WHAT YOU SHOULD DO
Please update every line of the material below by replacing "Soccer Cleats" with "Football Boots", keeping everything else unchanged. Leave the pictures out of your answer.

INFORMATION PROVIDED
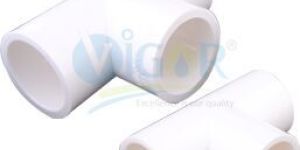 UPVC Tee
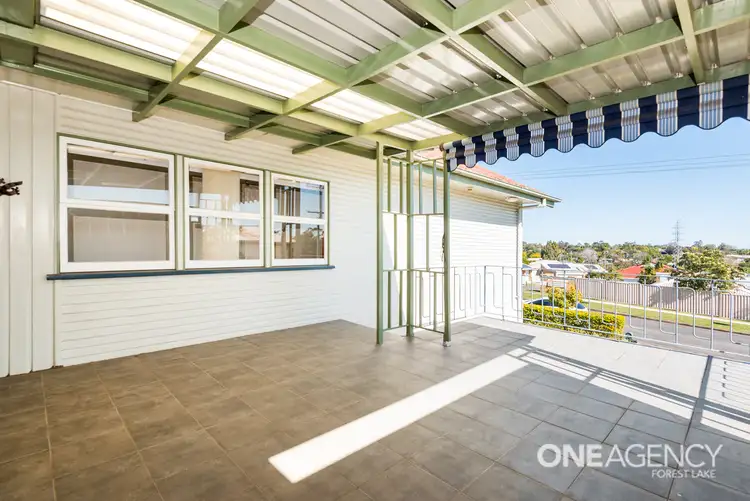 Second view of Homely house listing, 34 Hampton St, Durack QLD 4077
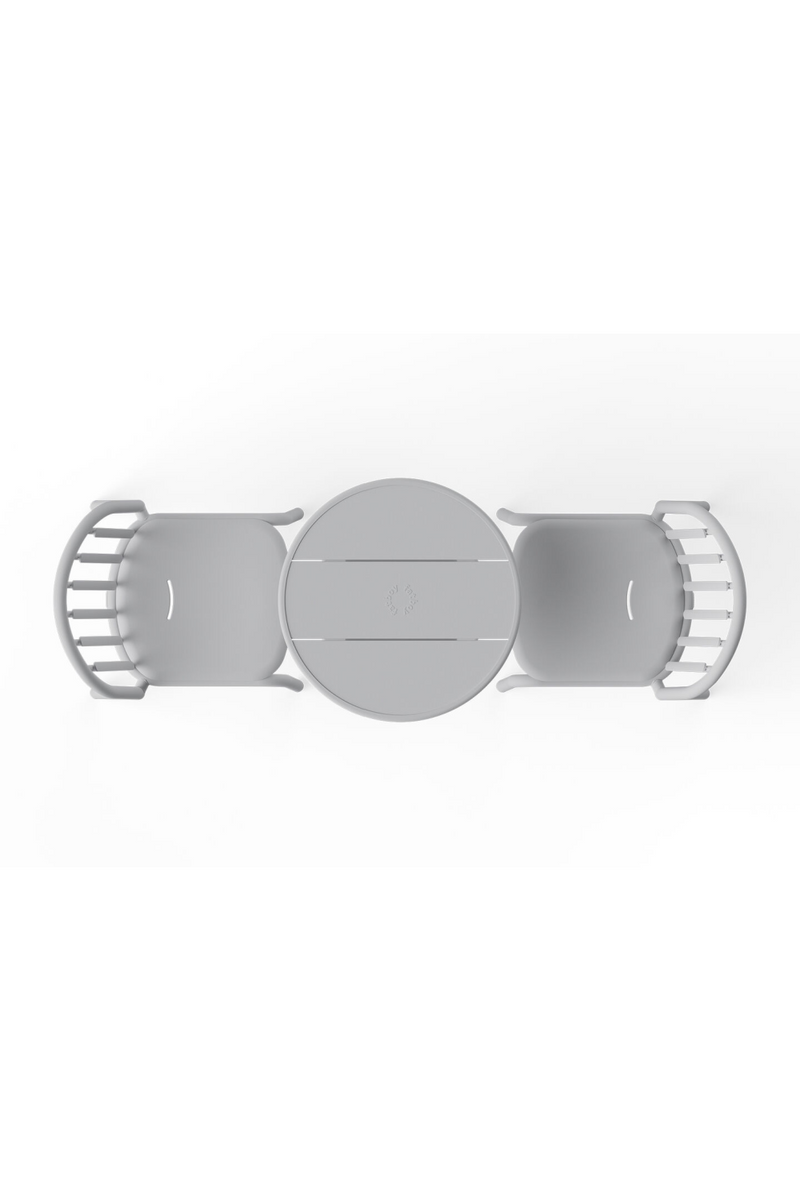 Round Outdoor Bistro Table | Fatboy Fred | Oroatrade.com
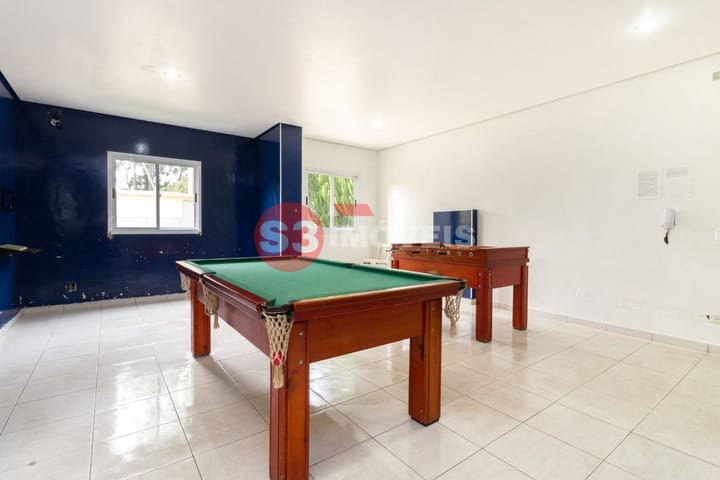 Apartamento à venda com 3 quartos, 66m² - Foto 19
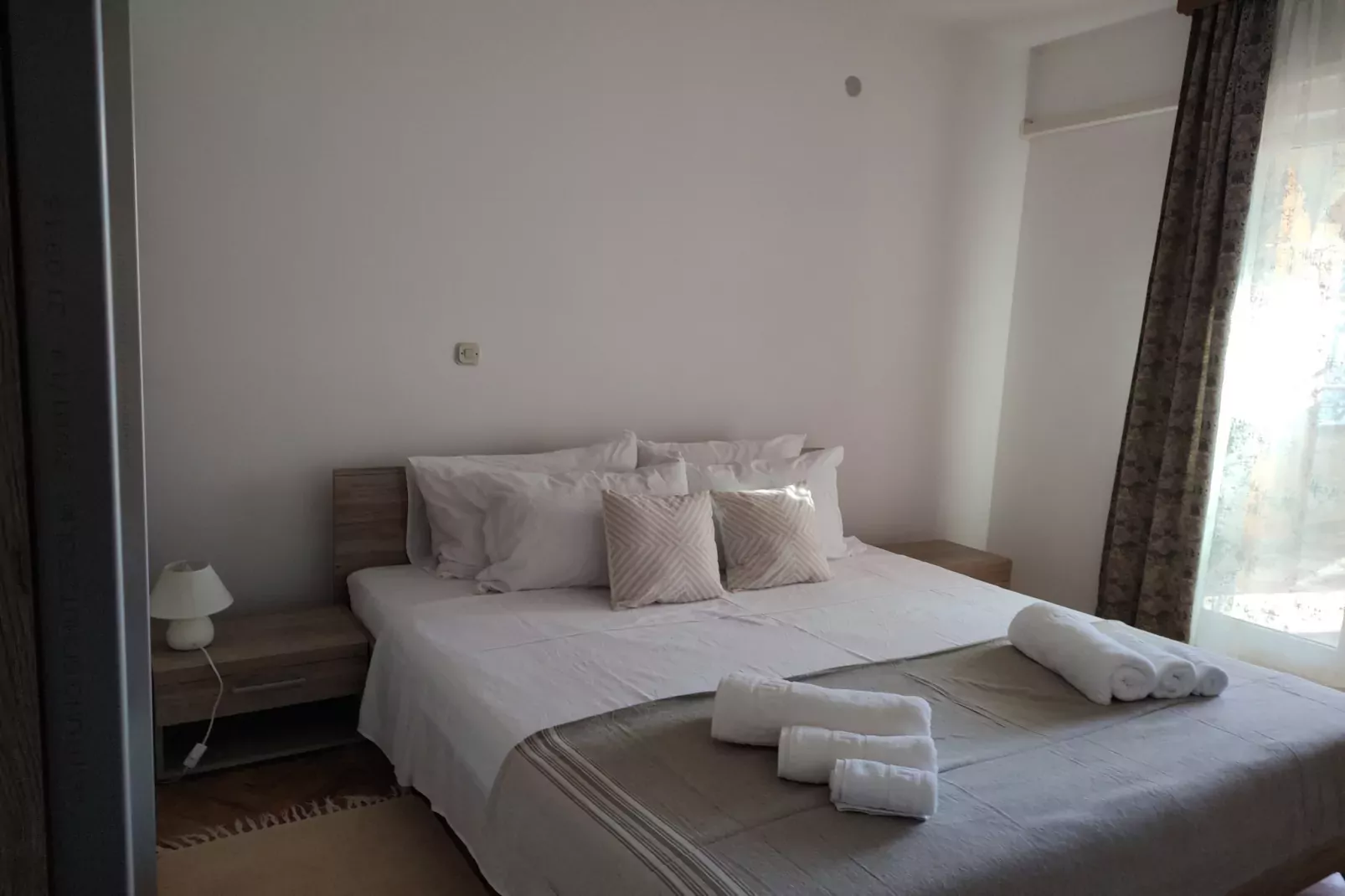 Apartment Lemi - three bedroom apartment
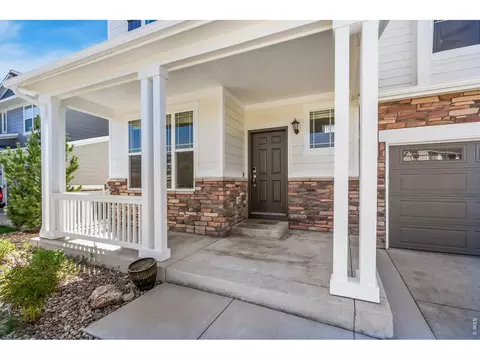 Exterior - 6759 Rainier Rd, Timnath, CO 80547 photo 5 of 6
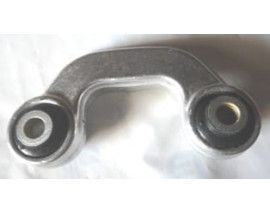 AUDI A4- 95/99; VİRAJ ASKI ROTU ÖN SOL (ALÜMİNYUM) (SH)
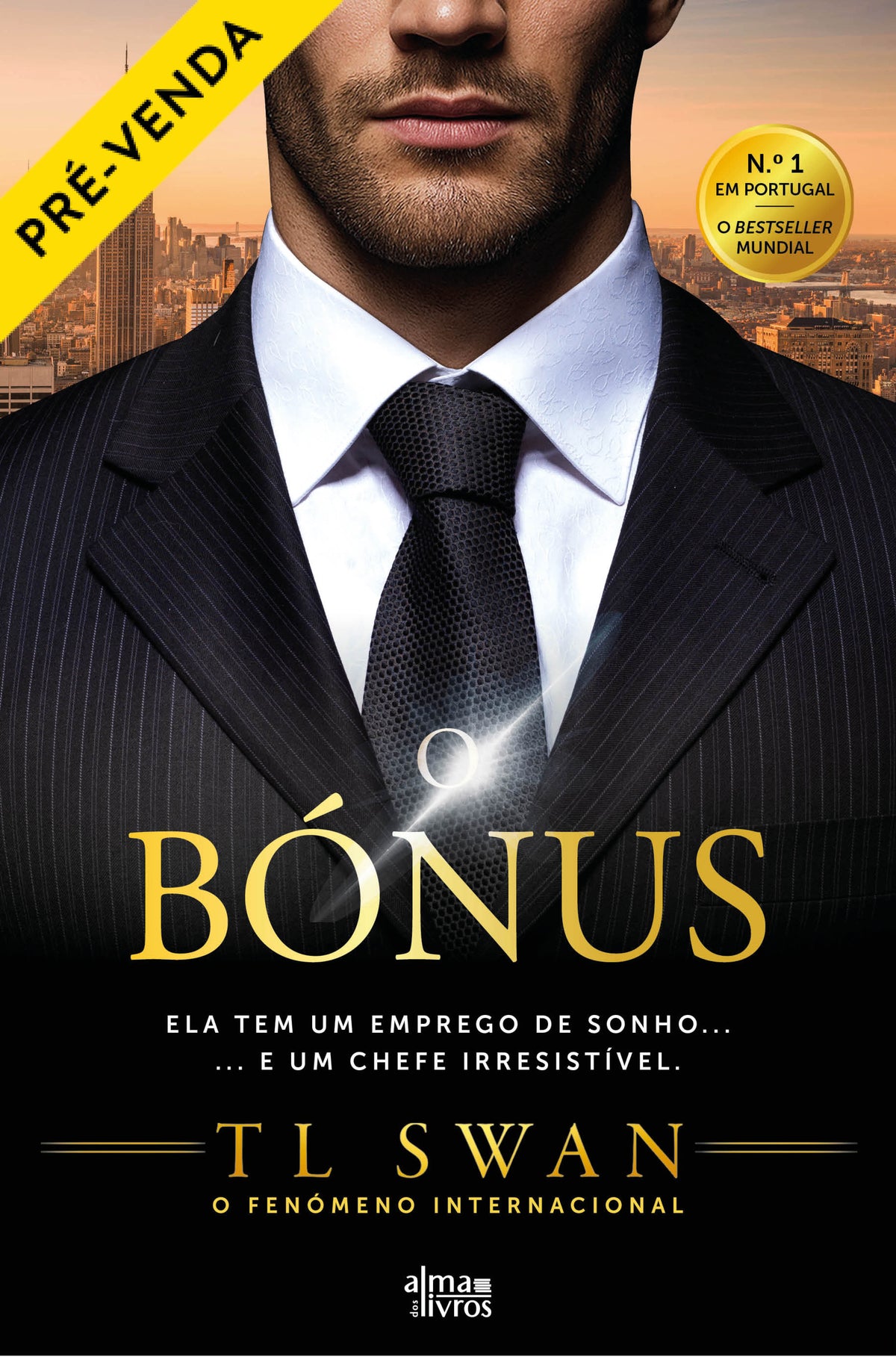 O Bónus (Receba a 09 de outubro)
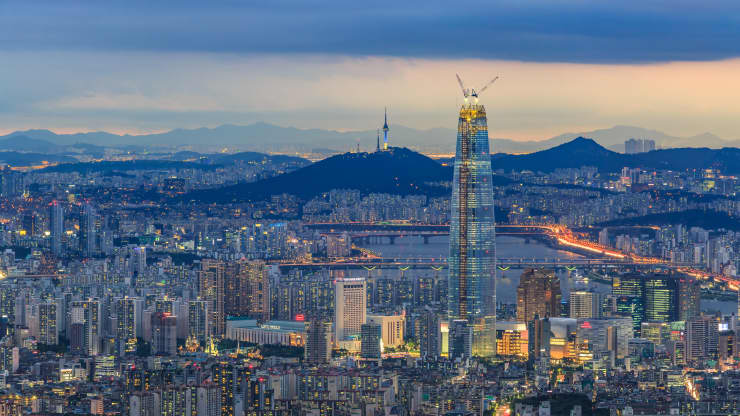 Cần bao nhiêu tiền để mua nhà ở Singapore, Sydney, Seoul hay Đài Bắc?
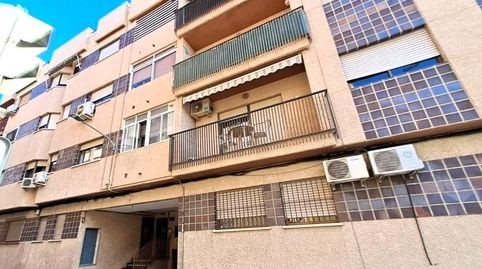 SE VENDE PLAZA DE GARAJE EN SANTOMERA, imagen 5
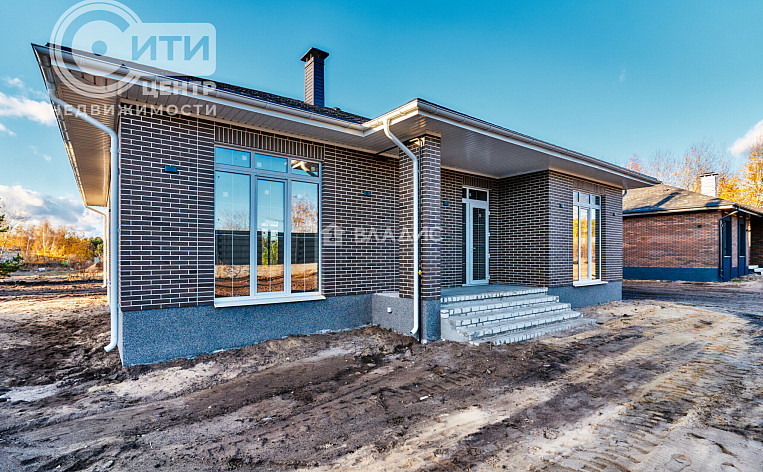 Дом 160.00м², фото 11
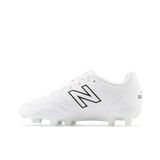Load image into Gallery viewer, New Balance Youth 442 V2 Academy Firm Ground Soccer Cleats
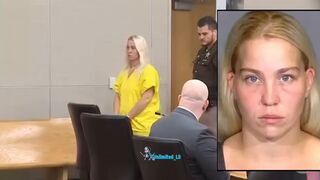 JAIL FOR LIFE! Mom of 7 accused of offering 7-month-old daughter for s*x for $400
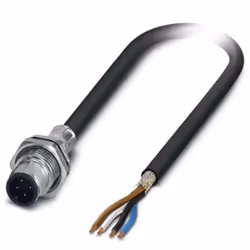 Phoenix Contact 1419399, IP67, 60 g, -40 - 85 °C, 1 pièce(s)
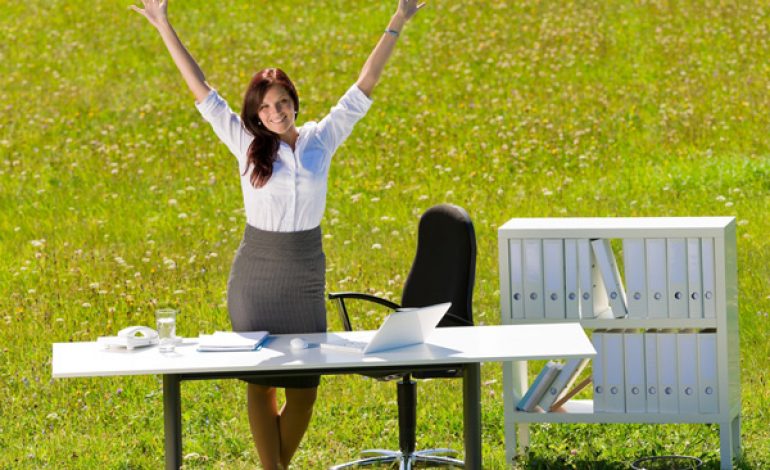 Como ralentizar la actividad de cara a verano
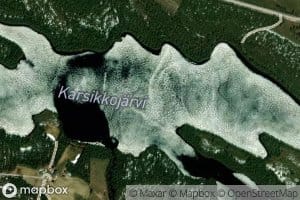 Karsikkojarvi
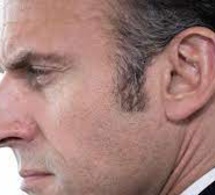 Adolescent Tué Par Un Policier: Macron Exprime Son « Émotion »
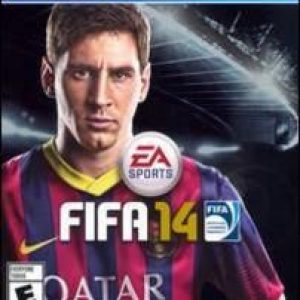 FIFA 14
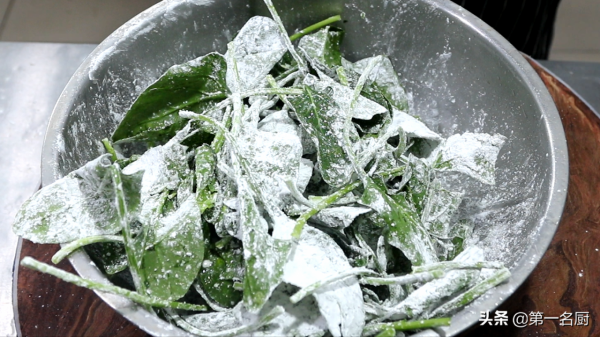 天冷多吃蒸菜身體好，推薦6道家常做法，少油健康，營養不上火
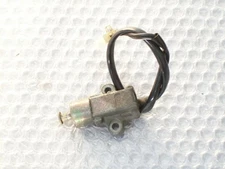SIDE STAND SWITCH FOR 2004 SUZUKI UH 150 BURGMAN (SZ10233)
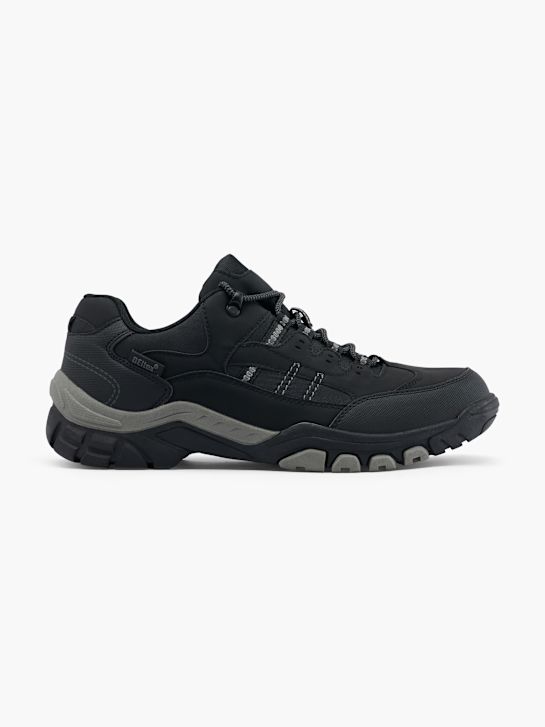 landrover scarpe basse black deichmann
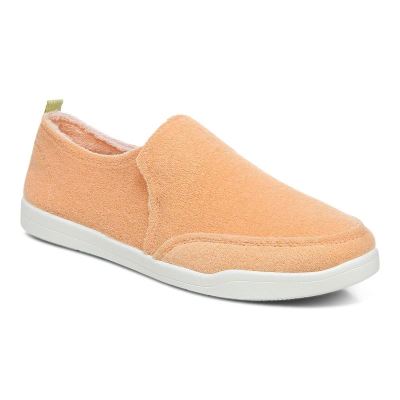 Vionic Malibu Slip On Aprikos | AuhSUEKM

REPLY
 UPVC Tee
 Second view of Homely house listing, 34 Hampton St, Durack QLD 4077
 Round Outdoor Bistro Table | Fatboy Fred | Oroatrade.com
 Apartamento à venda com 3 quartos, 66m² - Foto 19
 Apartment Lemi - three bedroom apartment
 Exterior - 6759 Rainier Rd, Timnath, CO 80547 photo 5 of 6
 AUDI A4- 95/99; VİRAJ ASKI ROTU ÖN SOL (ALÜMİNYUM) (SH)
 O Bónus (Receba a 09 de outubro)
 Cần bao nhiêu tiền để mua nhà ở Singapore, Sydney, Seoul hay Đài Bắc?
 SE VENDE PLAZA DE GARAJE EN SANTOMERA, imagen 5
 Дом 160.00м², фото 11
Load image into Gallery viewer, New Balance Youth 442 V2 Academy Firm Ground Football Boots
 JAIL FOR LIFE! Mom of 7 accused of offering 7-month-old daughter for s*x for $400
 Phoenix Contact 1419399, IP67, 60 g, -40 - 85 °C, 1 pièce(s)
 Como ralentizar la actividad de cara a verano
 Karsikkojarvi
 Adolescent Tué Par Un Policier: Macron Exprime Son « Émotion »
 FIFA 14
 天冷多吃蒸菜身體好，推薦6道家常做法，少油健康，營養不上火
SIDE STAND SWITCH FOR 2004 SUZUKI UH 150 BURGMAN (SZ10233)
 landrover scarpe basse black deichmann
 Vionic Malibu Slip On Aprikos | AuhSUEKM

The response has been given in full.